Record set
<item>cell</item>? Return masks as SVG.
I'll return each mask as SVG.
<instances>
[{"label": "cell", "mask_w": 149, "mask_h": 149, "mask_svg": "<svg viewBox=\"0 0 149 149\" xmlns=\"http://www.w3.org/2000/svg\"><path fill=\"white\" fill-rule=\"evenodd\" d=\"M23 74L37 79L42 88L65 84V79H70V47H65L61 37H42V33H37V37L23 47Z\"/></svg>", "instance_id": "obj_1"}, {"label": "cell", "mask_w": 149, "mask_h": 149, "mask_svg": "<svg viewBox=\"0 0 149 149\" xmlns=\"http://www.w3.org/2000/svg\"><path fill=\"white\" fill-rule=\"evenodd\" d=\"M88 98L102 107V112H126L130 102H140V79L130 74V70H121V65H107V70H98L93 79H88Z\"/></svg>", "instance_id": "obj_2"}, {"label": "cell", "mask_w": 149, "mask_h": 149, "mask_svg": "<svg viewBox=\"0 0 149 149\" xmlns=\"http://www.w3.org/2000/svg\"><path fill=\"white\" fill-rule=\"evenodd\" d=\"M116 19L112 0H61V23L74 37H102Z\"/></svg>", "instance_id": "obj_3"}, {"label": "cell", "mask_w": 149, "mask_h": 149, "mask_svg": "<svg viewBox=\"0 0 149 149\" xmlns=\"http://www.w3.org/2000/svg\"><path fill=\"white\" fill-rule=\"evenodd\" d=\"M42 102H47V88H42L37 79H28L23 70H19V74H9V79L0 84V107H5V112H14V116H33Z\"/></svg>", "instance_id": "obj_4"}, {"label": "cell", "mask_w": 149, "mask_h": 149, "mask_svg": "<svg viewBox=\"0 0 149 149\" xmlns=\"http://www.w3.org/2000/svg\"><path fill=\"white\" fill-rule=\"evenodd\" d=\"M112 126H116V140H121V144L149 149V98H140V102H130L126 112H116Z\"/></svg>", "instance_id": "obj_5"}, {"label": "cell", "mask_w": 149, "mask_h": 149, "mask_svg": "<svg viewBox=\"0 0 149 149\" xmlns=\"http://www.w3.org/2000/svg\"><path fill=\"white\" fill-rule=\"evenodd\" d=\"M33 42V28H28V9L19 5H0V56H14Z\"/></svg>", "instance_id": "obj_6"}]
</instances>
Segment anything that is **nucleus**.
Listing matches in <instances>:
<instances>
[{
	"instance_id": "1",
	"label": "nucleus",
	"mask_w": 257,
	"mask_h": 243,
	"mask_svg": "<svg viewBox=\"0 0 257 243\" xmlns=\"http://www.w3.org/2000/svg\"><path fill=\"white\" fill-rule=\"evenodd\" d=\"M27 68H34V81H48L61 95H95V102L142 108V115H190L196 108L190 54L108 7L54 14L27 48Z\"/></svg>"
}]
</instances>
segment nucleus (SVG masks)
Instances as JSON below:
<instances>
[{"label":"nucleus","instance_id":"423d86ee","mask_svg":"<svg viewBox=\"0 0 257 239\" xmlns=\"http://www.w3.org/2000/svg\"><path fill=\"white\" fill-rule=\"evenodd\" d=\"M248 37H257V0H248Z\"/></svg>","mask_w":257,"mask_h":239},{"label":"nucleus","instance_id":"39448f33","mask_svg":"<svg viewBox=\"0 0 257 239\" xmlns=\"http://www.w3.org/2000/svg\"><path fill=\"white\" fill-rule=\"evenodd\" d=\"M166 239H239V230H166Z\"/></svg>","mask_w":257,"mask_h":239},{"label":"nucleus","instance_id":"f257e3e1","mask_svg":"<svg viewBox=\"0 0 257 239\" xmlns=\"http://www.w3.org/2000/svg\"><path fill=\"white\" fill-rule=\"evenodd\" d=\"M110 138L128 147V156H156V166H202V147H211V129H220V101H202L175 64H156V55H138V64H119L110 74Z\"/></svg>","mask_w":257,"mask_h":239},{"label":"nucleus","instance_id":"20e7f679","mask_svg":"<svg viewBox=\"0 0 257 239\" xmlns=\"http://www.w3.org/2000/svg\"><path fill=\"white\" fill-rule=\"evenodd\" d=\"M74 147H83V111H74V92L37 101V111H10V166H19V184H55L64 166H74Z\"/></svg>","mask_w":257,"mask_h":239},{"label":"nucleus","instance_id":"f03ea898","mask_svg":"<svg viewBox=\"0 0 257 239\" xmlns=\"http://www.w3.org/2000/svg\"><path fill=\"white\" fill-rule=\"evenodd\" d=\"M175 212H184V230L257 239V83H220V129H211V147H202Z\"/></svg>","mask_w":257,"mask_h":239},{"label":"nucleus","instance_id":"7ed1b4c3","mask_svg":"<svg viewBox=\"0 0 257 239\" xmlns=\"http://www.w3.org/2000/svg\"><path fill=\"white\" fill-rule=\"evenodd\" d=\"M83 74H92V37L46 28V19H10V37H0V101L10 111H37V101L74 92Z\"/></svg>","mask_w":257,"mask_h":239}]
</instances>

Task to complete
Pull out each line of the items that contains the word "masks".

Task output
<item>cell</item>? Return masks as SVG.
segment nucleus (SVG masks)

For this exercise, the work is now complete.